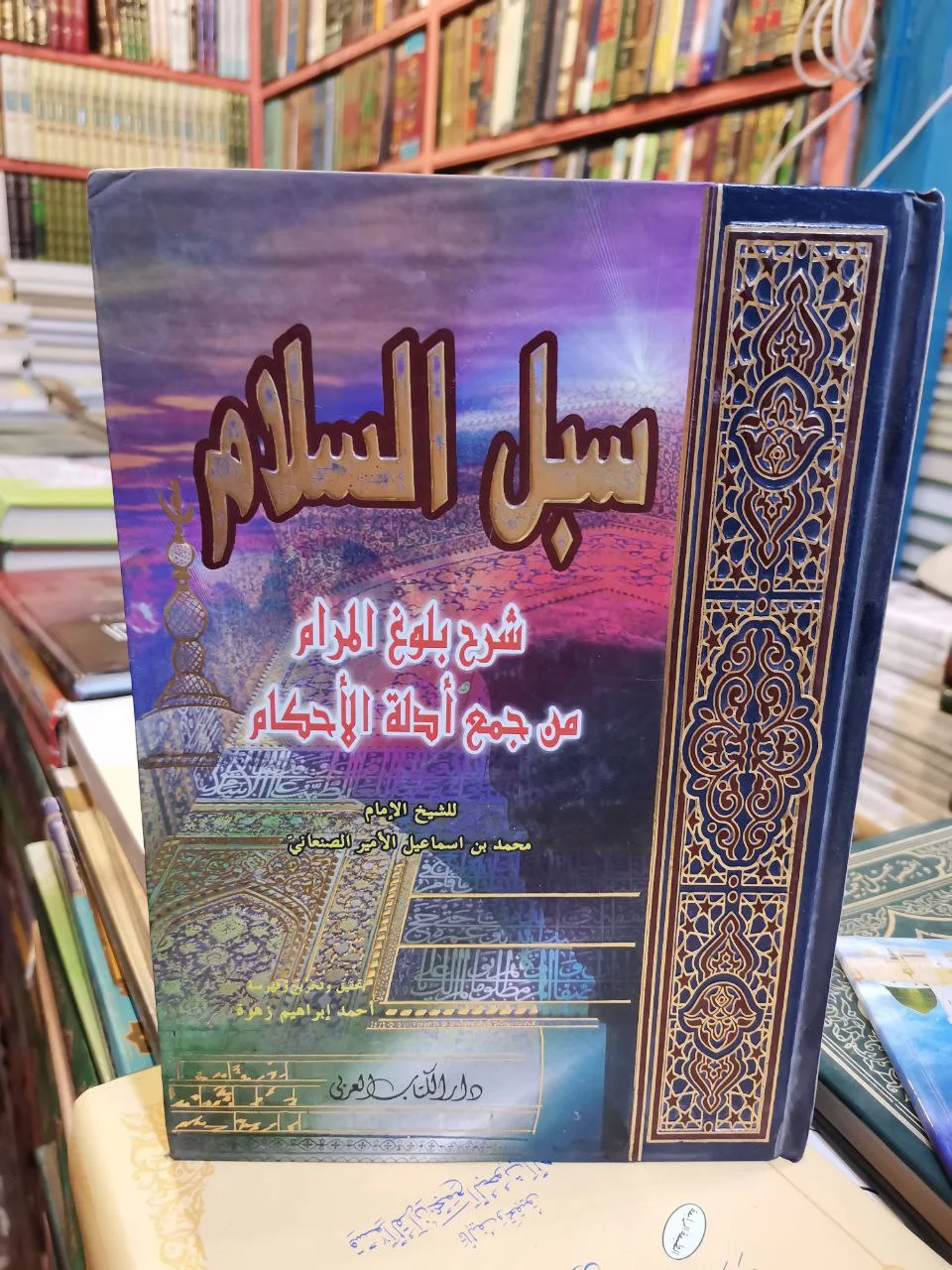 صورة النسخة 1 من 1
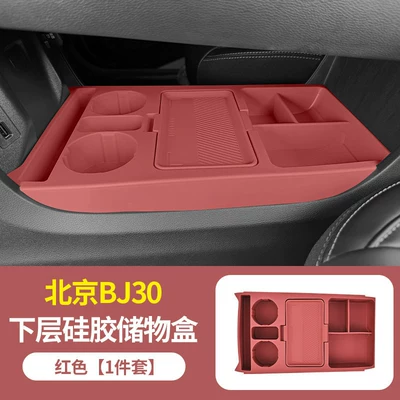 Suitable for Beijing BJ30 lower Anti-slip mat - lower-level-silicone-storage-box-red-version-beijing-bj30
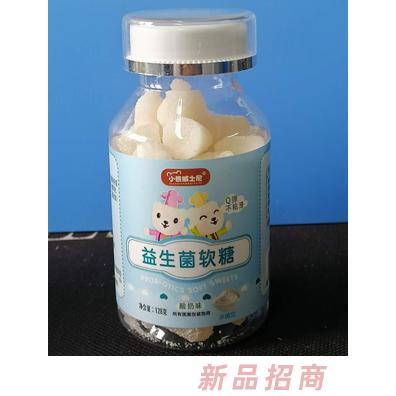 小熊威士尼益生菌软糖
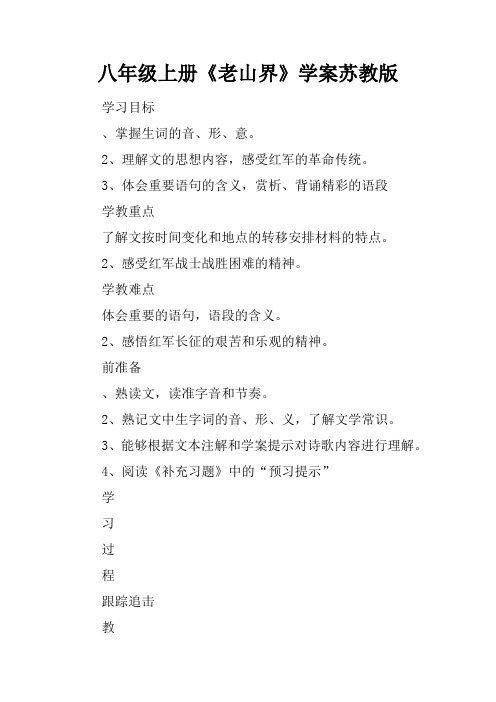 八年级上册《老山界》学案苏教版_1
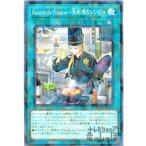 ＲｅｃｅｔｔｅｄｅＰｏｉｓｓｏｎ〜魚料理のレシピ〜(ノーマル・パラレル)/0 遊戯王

******************************

Only the pictures are to be left out; repeat everything else in the records above exactly.

 صورة النسخة 1 من 1
 Suitable for Beijing BJ30 lower Anti-slip mat - lower-level-silicone-storage-box-red-version-beijing-bj30
 小熊威士尼益生菌软糖
 八年级上册《老山界》学案苏教版_1
 ＲｅｃｅｔｔｅｄｅＰｏｉｓｓｏｎ〜魚料理のレシピ〜(ノーマル・パラレル)/0 遊戯王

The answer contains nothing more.